**Ausgewählter Auszug**
Wohlgemuth: Union ist Union und wir sind der VfB. Hier Quervergleiche zu ziehen, ist nicht besonders sinnvoll. Wir haben unsere Entwicklung und Erfolgserlebnisse im letzten Jahr von Beginn an und über die gesamte Saison immer richtig einsortiert. Auch dafür hat der Trainer gesorgt. Wir haben nicht vor, in der neuen Spielzeit daran etwas zu ändern. Insofern gehen wir nicht von falschen Verhältnissen aus. Auch die Spieler wissen, dass zwischen Relegation und Champions League gerade zwölf Monate liegen.

SPORT1: Sebastian Hoeneß sagte, er sei sauer gewesen, als er von den Abgängen der drei Leistungsträger hörte. Konnten Sie ihn beruhigen?

**Übungsaufgaben**
A - Wie viel Zeit liegt laut dem Interviewauszug über den VfB zwischen Relegation und Champions League?
B - Schreiben Sie aus dem Interviewauszug über den VfB den Abschnitt ab, der mit den Worten "Wohlgemuth: Union ist" anfängt und mit "Sie ihn beruhigen?" aufhört.

**Zeilen**

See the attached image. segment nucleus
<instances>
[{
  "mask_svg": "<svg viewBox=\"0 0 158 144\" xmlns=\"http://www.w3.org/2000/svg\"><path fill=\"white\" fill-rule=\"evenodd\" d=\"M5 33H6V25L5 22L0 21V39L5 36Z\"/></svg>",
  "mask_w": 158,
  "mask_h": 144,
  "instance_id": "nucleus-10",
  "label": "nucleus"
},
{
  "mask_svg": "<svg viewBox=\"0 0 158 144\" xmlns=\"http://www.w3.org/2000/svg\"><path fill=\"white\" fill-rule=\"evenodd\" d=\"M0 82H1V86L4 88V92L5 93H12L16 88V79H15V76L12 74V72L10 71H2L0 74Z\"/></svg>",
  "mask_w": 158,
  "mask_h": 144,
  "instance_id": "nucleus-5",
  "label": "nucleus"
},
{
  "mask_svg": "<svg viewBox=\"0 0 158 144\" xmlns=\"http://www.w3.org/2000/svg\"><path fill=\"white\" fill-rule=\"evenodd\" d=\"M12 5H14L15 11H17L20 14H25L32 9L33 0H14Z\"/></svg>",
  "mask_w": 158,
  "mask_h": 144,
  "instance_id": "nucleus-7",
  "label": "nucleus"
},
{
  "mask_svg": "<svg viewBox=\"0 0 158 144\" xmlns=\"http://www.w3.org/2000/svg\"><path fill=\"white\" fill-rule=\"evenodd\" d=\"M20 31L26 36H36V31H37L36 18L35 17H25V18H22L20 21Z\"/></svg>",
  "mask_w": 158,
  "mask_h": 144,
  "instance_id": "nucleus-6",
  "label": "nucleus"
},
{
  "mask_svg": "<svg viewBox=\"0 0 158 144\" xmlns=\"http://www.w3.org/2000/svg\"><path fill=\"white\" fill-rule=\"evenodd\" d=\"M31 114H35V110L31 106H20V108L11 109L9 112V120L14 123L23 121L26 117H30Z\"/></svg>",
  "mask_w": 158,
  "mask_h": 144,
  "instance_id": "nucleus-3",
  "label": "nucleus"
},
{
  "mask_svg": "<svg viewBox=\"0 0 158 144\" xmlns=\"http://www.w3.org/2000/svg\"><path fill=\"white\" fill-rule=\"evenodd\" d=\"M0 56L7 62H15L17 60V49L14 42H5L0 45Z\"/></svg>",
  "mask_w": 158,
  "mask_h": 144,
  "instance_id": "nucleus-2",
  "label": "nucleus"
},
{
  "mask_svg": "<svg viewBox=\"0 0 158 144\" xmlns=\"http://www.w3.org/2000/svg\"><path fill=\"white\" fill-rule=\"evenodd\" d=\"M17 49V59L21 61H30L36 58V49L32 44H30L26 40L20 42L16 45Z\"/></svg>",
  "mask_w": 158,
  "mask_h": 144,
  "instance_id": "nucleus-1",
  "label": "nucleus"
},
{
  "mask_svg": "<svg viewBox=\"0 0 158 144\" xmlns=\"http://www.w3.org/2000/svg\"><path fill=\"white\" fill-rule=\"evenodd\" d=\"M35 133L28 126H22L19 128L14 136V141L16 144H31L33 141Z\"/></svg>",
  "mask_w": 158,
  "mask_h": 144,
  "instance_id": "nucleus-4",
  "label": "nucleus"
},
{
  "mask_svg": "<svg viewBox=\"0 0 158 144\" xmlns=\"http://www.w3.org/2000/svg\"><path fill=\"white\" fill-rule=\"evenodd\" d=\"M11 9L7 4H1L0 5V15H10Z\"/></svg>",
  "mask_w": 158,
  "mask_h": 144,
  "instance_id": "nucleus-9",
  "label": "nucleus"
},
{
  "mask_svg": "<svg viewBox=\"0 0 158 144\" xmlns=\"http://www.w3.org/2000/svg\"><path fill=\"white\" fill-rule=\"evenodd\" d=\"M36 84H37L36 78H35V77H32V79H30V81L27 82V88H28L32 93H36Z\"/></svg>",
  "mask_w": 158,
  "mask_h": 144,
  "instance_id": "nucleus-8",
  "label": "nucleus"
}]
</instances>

**Ergebnisse je Aufgabe**
A - Zwölf Monate.

B -
Wohlgemuth: Union ist Union und wir sind der VfB. Hier Quervergleiche zu ziehen, ist nicht besonders sinnvoll. Wir haben unsere Entwicklung und Erfolgserlebnisse im letzten Jahr von Beginn an und über die gesamte Saison immer richtig einsortiert. Auch dafür hat der Trainer gesorgt. Wir haben nicht vor, in der neuen Spielzeit daran etwas zu ändern. Insofern gehen wir nicht von falschen Verhältnissen aus. Auch die Spieler wissen, dass zwischen Relegation und Champions League gerade zwölf Monate liegen.

SPORT1: Sebastian Hoeneß sagte, er sei sauer gewesen, als er von den Abgängen der drei Leistungsträger hörte. Konnten Sie ihn beruhigen?